Yeah you're right on that one. As said, our lab systems all have a sort-of lab installation on them (with CA etc.) and a minimal ruleset. And the Test HW (2100) did too, so a full reset would have thrown that problem. And you're also right in wanting more information, I didn't include the errors from syslog in the initial ticket. So shame on me, should have known better indeed.

The error log from system.log shows a line number that's near the separator section so it seems we found the culprit here -.- Could've been easier in the first run :/ So: sorry, got your minimal reply on the wrong foot here but you were right in wanting more intel.

Cheers
\jens

jimp · Nov 18, 2021, 9:04 PM

@jegr said in pot. Bug(s) with Interface Groups & firewall rules:

Separators could be a good guess but I didn't mention them as the interface group doesn't have one. But yes, on the systems I tested with there were separators on other interfaces as we always use them for better rule grouping.

It's not a guess, it's definitive. It's what xmllint flagged as invalid XML which triggered the config rollback.

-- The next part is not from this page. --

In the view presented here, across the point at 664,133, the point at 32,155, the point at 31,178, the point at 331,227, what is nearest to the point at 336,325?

JeGr · Nov 18, 2021, 9:10 PM

@jimp said in pot. Bug(s) with Interface Groups & firewall rules:

@jegr said in pot. Bug(s) with Interface Groups & firewall rules:

Separators could be a good guess but I didn't mention them as the interface group doesn't have one. But yes, on the systems I tested with there were separators on other interfaces as we always use them for better rule grouping.

It's not a guess, it's definitive. It's what xmllint flagged as invalid XML which triggered the config rollback.

Just edited my post above, sorry.

Seems easiest way would be to limit groups to not only disallow them ending with a digit but also starting with one.